** START OF Recorded information **

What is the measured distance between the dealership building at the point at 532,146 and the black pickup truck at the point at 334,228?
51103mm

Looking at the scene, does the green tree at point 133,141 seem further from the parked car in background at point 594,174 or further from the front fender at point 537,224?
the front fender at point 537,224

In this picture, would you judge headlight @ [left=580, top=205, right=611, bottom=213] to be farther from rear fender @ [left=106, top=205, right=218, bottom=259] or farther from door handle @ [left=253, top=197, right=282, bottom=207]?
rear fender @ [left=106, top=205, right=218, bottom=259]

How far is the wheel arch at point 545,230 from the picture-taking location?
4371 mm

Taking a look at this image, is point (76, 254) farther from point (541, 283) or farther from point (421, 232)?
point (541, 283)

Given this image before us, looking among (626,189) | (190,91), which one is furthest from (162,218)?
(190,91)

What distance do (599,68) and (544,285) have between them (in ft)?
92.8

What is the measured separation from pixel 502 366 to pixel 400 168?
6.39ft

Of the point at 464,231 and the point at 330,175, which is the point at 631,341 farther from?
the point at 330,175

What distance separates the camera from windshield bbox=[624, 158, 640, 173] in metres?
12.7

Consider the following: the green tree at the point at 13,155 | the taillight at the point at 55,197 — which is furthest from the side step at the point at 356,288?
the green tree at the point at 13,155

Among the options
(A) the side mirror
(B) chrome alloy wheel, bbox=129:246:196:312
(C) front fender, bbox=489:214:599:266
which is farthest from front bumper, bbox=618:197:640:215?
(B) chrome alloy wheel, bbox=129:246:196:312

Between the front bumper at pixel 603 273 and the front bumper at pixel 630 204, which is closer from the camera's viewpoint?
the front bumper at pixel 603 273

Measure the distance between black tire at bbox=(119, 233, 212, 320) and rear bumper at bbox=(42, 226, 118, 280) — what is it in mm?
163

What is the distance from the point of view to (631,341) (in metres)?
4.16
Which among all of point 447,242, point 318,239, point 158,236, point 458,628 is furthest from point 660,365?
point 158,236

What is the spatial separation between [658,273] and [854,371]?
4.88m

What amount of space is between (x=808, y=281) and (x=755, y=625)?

** END OF Recorded information **

**What the task requires**:
Copy every one of the records above word for word, line by line, changing nothing.

**Reply to the task**:
What is the measured distance between the dealership building at the point at 532,146 and the black pickup truck at the point at 334,228?
51103mm

Looking at the scene, does the green tree at point 133,141 seem further from the parked car in background at point 594,174 or further from the front fender at point 537,224?
the front fender at point 537,224

In this picture, would you judge headlight @ [left=580, top=205, right=611, bottom=213] to be farther from rear fender @ [left=106, top=205, right=218, bottom=259] or farther from door handle @ [left=253, top=197, right=282, bottom=207]?
rear fender @ [left=106, top=205, right=218, bottom=259]

How far is the wheel arch at point 545,230 from the picture-taking location?
4371 mm

Taking a look at this image, is point (76, 254) farther from point (541, 283) or farther from point (421, 232)?
point (541, 283)

Given this image before us, looking among (626,189) | (190,91), which one is furthest from (162,218)?
(190,91)

What distance do (599,68) and (544,285) have between them (in ft)?
92.8

What is the measured separation from pixel 502 366 to pixel 400 168?
6.39ft

Of the point at 464,231 and the point at 330,175, which is the point at 631,341 farther from?
the point at 330,175

What distance separates the camera from windshield bbox=[624, 158, 640, 173] in metres?
12.7

Consider the following: the green tree at the point at 13,155 | the taillight at the point at 55,197 — which is furthest from the side step at the point at 356,288?
the green tree at the point at 13,155

Among the options
(A) the side mirror
(B) chrome alloy wheel, bbox=129:246:196:312
(C) front fender, bbox=489:214:599:266
which is farthest from front bumper, bbox=618:197:640:215?
(B) chrome alloy wheel, bbox=129:246:196:312

Between the front bumper at pixel 603 273 and the front bumper at pixel 630 204, which is closer from the camera's viewpoint?
the front bumper at pixel 603 273

Measure the distance between black tire at bbox=(119, 233, 212, 320) and rear bumper at bbox=(42, 226, 118, 280) — what is it in mm?
163

What is the distance from the point of view to (631,341) (in metres)?
4.16
Which among all of point 447,242, point 318,239, point 158,236, point 458,628 is furthest from point 660,365?
point 158,236

What is the spatial separation between [658,273] and [854,371]?
4.88m

What amount of space is between (x=808, y=281) and (x=755, y=625)?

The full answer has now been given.